An important design consideration for systems level designers in such areas as industrial power products, automotive power products, electric vehicles, power supplies, etc. is the removal of heat dissipated by the systems' electronic components. Generally, these components consume large amounts of power and generate large amounts of heat. Therefore, they are commonly referred to as power devices. If the heat generated by these devices is not removed, their junction temperatures will exceed a critical level, resulting in damage or destruction of the electronic components, the system, or both. A commonly used approach for removing heat from electronic components is to attach a heat sink to them, which facilitates heat transfer away from the electronic components. Heat sinks may be either air cooled or liquid cooled, wherein heat is transferred, via conduction, from the electronic components to a surface in contact with the air or liquid. The heat is transferred to the air or liquid by means of convection. Subsequently, the air or liquid carries the heat away from the electronic components. However, many of the conventional methods of transferring heat do not lower the operating temperature of the electronic device enough to avoid failure of the electronic components.

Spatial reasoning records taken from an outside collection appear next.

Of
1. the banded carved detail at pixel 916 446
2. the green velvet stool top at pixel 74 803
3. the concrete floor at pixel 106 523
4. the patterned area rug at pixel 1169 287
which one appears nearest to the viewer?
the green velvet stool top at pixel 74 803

Another important design consideration is the size of the electrical system. Generally, it is desirable for electrical systems to be small and light-weight because of space and weight limitations. However, electrical systems comprising power devices are typically constrained by the ability of the electrical system to dissipate heat generated by the power devices. More particularly, power devices require large heat sinks to ensure sufficient removal of heat to maintain power device junction temperatures within a safe operating range. Thus, electrical systems having power devices often include large, heavy, structures for removing heat, i.e., large heat sinks. These large heat sinks increase the size and weight of the electrical systems.
Accordingly, it would be advantageous to have an electronic assembly for removing heat from a semiconductor die. It would be of further advantage for the electronic assembly to be capable of reducing electrical system size, while maintaining junction temperatures within their safe operating range. It would also be an improvement to provide a method of assembling an electronic assembly which eliminates coupling process steps, such as soldering, adhering, etc. to require fewer steps and equipment to manufacture.